Overfitting

United Nations Photo

Suppose you want to predict the winner of the next presidential election (seems like a good thing to have advance warning for, right?). You decide to create a statistical model by coming up with a number of possible influences on election outcomes and then looking at election results from previous years to see each influence affected the outcomes of previous elections.

So, for example, your model might start with just one input: economic growth. Maybe in years when the economy is growing well the incumbent president (or the incumbent president's party) will get re-elected, and in years when the economy is doing badly the incumbent president's party will get kicked out of office.

This seems kind of reasonable. You run a quick analysis on the previous data and see that economic growth definitely seems to have an influence on election outcomes: in many years with strong economic growth the incumbent party does indeed win, and in many years with bad economic growth the incumbent party does indeed lose.

However, you quickly realise that there are a bunch of data points that don't fit your model: there are a number of elections where the economy is doing badly but the incumbent wins anyway. You look into this data a little and realise that some of those years correspond to times the nation was at war. So you add another variable to your model, and now your prediction is that the incumbent will win if the economy's doing well and lose if the economy's doing badly, unless there's a war happening in which case the incumbent will win if the war's going well and lose if the war's going badly.

This turns out to make your model a little more successful on the past data: it now correctly predicts a few more of the elections that it had previously got wrong. But you're still not happy. You look at the data and try to find more factors that could explain the elections you haven't yet predicted correctly.

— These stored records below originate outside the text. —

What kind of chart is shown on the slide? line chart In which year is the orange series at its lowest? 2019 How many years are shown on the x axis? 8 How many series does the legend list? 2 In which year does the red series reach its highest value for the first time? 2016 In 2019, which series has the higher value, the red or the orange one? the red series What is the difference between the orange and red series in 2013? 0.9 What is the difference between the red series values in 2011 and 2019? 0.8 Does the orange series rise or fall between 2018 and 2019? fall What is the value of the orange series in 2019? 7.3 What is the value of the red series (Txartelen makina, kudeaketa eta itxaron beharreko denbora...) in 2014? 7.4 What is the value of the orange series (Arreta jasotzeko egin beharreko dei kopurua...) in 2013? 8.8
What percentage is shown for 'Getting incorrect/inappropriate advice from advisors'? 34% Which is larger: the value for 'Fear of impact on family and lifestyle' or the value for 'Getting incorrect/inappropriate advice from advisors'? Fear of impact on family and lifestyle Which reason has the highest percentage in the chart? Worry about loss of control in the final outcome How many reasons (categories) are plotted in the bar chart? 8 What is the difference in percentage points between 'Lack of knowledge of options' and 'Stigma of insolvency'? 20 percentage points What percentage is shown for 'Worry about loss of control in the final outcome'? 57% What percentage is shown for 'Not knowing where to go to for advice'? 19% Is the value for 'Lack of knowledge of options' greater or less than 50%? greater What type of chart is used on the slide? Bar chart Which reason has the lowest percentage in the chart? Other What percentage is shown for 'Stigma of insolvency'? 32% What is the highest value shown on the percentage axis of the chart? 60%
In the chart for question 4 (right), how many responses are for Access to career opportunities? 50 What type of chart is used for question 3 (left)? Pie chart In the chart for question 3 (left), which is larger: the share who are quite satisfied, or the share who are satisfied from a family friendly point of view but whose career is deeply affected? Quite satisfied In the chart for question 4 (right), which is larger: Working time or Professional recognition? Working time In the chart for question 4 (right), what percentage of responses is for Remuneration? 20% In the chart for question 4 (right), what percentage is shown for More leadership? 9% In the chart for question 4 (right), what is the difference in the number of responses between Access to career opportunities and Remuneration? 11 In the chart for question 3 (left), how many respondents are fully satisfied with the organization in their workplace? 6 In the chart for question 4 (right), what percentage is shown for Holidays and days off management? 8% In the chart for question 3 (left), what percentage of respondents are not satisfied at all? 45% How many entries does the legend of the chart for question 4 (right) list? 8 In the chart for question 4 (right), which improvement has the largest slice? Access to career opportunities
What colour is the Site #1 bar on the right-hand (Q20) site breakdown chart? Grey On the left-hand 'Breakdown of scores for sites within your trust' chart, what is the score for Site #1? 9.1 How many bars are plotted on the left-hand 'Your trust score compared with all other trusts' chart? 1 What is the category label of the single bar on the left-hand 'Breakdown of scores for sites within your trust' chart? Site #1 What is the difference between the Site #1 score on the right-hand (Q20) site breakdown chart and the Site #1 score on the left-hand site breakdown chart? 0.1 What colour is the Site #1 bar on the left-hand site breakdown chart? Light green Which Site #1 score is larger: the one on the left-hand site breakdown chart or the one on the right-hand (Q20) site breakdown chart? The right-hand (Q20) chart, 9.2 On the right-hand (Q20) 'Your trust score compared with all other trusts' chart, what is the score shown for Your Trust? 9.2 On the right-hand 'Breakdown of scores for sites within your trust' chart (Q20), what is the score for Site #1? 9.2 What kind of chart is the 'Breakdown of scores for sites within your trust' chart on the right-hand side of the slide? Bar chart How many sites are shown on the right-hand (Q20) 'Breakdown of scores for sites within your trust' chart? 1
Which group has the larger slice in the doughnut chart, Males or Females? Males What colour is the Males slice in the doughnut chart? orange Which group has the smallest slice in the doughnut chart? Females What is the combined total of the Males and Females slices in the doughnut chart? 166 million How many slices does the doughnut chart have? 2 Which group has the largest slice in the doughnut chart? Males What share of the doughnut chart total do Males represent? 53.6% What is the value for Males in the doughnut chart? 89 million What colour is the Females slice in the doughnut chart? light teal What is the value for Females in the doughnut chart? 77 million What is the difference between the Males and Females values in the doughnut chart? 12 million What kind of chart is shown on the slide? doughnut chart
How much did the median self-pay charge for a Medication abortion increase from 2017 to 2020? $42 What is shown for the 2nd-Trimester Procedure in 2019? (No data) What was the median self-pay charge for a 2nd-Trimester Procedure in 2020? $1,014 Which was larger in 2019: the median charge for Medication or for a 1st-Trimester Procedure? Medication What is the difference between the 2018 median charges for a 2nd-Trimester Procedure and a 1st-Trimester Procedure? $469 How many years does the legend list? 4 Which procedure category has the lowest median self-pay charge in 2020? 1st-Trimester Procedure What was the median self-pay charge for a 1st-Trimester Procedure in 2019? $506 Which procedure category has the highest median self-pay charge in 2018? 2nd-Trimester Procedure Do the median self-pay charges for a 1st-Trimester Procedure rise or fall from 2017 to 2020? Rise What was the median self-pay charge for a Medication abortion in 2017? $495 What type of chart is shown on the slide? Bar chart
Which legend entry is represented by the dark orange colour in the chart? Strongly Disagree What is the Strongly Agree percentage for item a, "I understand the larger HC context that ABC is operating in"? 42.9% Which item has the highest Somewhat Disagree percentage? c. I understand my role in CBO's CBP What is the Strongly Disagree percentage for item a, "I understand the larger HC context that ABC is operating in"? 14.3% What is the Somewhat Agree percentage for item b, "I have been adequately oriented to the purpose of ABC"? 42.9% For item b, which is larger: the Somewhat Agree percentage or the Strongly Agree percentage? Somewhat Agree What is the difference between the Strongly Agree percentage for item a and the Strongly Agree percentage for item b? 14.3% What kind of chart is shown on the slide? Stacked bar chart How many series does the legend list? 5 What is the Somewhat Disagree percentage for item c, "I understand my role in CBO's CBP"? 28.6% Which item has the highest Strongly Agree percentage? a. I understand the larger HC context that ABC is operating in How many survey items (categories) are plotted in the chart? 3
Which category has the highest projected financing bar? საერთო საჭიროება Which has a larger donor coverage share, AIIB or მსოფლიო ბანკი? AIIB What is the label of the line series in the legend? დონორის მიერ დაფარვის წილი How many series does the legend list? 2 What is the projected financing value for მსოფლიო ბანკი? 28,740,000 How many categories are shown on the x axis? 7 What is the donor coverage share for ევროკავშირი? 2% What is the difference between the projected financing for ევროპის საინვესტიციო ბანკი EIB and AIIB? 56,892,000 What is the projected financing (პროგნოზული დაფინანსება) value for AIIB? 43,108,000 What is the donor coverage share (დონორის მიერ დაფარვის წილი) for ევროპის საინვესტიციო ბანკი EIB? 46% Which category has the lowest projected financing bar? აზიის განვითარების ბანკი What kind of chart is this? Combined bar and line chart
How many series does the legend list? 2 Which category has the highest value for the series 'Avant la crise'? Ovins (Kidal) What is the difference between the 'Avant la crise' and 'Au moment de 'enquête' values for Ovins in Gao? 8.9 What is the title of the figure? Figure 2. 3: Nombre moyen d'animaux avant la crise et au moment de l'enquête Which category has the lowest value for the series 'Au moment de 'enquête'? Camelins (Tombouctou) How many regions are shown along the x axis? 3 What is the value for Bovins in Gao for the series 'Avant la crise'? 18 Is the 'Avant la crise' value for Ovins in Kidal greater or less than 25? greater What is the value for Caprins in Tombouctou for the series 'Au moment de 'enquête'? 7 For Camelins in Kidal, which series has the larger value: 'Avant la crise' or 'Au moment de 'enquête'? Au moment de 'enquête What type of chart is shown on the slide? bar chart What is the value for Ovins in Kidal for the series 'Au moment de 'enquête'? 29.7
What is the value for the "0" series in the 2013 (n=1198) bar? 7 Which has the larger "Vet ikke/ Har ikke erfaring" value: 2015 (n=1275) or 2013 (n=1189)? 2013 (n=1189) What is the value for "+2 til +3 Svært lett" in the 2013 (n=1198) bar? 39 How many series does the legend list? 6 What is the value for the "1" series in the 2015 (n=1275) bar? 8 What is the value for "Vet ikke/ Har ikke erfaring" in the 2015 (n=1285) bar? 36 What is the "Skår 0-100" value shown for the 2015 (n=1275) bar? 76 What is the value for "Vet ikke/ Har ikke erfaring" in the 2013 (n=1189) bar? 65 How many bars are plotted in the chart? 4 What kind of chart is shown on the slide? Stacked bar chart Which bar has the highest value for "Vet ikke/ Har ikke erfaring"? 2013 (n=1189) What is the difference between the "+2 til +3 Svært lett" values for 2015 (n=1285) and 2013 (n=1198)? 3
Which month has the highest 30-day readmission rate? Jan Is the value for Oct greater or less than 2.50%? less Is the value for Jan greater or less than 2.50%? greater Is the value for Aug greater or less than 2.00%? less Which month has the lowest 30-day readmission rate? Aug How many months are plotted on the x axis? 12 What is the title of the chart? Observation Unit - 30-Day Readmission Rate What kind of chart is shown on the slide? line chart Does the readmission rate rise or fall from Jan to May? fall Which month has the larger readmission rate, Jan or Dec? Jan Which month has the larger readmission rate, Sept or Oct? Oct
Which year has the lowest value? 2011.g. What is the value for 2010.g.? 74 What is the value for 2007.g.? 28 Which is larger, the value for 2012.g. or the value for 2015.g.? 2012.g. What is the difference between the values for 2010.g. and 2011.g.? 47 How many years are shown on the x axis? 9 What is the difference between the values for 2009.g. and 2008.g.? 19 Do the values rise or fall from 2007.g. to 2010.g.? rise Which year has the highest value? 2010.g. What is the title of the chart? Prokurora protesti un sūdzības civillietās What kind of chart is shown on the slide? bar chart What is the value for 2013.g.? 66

The risk in this situation is that you'll fall prey to a common statistical problem: overfitting. Overfitting is when you create a model that just describes the particular quirks of a historical dataset, rather than identifying the true underlying patterns that cause a certain outcome to happen. If you add enough variables to a model you can always find a way to explain every datapoint that has happened in the past... but that doesn't actually mean that your model will be any good at predicting the future, because an overfitted model is actually describing random historical noise rather than meaningful patterns.

In our political example, we might add more and more variables until we can explain every previous election in our country's history... but later discover that a lot of those variables were not really helping us understand the true underlying reasons why presidents win or lose elections. If our final model is something like:

"the incumbent will win if the economy's doing well unless there's a war, in which case the incumbent will win if the war's going well, unless the incumbent is over 6 feet tall in which case she'll win regardless, unless her opponent's name starts with an M. in which case he'll always win"

This model might well "correctly" describe all previous election results in some particular country, but it's a pretty safe bet that it's been "overfitted" to the data: it fits the previous data too well, because we specifically fitted the model to our already-existing historical dataset, and not because we understand the true underlying factors that will affect future elections as well.